Ballot initiatives to legalize the medicinal or recreational use of marijuana passed Tuesday in at least six states, as the U.S. has now started to liberalize pot laws in traditionally conservative regions like the South and Upper Midwest.
Voters in California, Massachusetts, Nevada and likely Maine, voted to permit the drug’s recreational use for consumers over the age of 21. Florida, Arkansas and North Dakota passed medicinal measures, with Montanans approving a question of whether to ease restrictions on what conditions marijuana may be prescribed for in their state.
Despite the positive election results for marijuana advocates, the election of Donald Trump as president puts state legalization efforts in danger. Two of the New York businessman’s potential U.S. attorney generals, former New York Mayor Rudy Giuliani and New Jersey Governor Chris Christie, are former federal prosecutors that have unfavorable views on legalizing drugs.
Executive director at pro-legalization group Drug Policy Alliance, Ethan Nadelmann, said he is encouraged by Tuesday’s marijuana initiative results, but is concerned about how the Trump administration will handle states that pass laws which contradict federal statutes.
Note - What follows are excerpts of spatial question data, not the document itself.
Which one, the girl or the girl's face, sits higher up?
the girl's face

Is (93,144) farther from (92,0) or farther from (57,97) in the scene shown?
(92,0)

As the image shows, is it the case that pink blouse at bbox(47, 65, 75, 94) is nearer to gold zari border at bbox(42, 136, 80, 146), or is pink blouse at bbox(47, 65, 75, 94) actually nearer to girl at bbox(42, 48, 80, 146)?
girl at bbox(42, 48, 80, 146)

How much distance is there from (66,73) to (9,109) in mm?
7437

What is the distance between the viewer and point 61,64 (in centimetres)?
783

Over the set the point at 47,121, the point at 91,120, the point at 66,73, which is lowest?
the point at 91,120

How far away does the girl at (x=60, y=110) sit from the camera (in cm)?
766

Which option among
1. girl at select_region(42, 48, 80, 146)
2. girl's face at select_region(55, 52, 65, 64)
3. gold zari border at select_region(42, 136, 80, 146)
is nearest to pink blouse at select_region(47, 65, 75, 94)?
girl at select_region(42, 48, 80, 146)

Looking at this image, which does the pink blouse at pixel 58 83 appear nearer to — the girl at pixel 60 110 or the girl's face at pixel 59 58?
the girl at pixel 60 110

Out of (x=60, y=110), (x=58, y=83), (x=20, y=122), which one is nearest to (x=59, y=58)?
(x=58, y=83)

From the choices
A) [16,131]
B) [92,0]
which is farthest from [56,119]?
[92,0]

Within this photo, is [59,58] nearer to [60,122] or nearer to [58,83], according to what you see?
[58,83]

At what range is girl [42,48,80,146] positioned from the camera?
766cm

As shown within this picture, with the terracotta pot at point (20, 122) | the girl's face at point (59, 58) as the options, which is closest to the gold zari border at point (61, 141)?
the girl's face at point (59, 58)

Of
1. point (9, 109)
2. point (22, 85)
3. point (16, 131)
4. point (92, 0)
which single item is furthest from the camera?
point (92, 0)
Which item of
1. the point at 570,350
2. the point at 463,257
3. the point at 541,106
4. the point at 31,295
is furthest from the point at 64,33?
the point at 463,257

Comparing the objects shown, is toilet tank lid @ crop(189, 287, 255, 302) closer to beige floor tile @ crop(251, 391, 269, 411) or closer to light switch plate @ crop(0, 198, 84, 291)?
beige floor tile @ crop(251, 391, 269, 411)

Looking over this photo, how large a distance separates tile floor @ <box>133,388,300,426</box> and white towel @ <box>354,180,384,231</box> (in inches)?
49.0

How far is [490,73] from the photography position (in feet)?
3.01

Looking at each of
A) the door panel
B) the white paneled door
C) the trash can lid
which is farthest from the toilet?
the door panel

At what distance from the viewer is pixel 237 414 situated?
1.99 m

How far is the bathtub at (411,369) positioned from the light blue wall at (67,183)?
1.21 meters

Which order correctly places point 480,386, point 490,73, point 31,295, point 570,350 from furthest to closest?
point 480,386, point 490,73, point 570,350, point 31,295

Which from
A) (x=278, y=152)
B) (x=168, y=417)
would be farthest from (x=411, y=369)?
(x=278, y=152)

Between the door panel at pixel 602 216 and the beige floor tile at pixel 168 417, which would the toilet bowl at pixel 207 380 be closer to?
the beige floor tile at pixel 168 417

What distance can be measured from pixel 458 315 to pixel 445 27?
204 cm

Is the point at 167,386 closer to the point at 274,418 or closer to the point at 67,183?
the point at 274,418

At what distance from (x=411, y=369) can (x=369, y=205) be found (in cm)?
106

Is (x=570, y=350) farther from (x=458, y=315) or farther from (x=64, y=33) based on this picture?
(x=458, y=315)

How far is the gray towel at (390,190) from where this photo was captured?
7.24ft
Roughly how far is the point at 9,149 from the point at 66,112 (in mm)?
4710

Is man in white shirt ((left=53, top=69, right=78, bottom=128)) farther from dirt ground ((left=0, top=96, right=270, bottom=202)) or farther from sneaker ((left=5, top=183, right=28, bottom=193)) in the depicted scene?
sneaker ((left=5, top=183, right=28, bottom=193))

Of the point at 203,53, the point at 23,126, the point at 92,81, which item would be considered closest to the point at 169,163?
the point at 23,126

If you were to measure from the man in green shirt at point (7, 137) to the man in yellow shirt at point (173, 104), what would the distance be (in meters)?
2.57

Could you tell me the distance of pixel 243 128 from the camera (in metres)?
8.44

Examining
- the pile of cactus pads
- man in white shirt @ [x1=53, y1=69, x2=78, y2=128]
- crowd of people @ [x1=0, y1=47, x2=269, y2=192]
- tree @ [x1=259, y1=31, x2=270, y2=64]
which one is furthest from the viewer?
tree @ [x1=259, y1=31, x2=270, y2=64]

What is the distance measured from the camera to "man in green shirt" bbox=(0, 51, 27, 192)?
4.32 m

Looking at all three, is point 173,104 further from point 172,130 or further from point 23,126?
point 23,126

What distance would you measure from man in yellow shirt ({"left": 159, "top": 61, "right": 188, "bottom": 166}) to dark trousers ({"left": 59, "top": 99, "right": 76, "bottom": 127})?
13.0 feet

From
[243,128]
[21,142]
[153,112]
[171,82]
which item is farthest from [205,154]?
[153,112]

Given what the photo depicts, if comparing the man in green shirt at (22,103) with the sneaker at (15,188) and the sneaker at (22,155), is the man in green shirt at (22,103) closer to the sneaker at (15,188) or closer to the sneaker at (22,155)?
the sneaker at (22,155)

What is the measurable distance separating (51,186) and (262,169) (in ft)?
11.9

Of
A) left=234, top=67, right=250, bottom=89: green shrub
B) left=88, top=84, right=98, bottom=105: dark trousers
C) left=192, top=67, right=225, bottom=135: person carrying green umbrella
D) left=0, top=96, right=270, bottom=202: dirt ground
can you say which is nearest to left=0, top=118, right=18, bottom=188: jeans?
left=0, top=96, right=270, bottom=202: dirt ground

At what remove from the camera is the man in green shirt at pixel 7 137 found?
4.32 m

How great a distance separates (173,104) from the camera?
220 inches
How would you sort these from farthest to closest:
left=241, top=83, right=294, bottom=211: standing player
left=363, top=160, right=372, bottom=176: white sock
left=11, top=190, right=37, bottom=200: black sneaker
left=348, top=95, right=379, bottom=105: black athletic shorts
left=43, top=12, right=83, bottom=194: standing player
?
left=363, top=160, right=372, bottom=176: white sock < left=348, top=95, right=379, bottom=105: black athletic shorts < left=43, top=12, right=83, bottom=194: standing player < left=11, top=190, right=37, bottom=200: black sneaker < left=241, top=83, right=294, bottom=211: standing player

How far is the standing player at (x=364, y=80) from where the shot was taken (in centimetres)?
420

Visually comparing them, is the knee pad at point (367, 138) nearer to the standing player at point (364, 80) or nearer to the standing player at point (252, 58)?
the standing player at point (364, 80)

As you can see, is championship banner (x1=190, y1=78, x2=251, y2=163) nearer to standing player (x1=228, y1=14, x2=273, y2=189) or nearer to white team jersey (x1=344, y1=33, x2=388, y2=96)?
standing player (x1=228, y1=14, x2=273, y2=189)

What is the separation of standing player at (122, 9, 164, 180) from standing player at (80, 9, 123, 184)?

“This represents a monumental victory for the marijuana reform movement,” he said. “With California’s leadership now, the end of marijuana prohibition nationally, and even internationally, is fast approaching.”
However, Nadelmann cautioned that “there are various ways in which a hostile White House could trip things up.”
With the overwhelming passage of Amendment 2, Florida becomes the first state in the South to legalize pot for medical use, allowing it to be prescribed if “a physician believes that the medical use of marijuana would likely outweigh the potential health risks for a patient.”
All three of the recreational provisions passed Tuesday stipulate regulating the sale of the drug and an excise tax, and limits the use of marijuana mainly to private property.
Both California and Nevada will allow individuals to carry up to an ounce of marijuana at a time, with the former also allowing state residents to grow up to six plants in their homes.
Twenty-eight states have now passed medical marijuana laws, but restrictions on how and for what purposes the drug is prescribed varies widely. Recreational pot will now be legal in seven states and the District of Columbia.
Arizona was the only state that rejected a marijuana proposal on Tuesday, as Proposition 205 for the “private use” of pot was defeated with 52 percent of residents voting ‘No’.
While the U.S. is now a patch work of different laws that deal with the popular drug, the latest Gallup poll shows 60 percent of Americans support marijuana being legalized.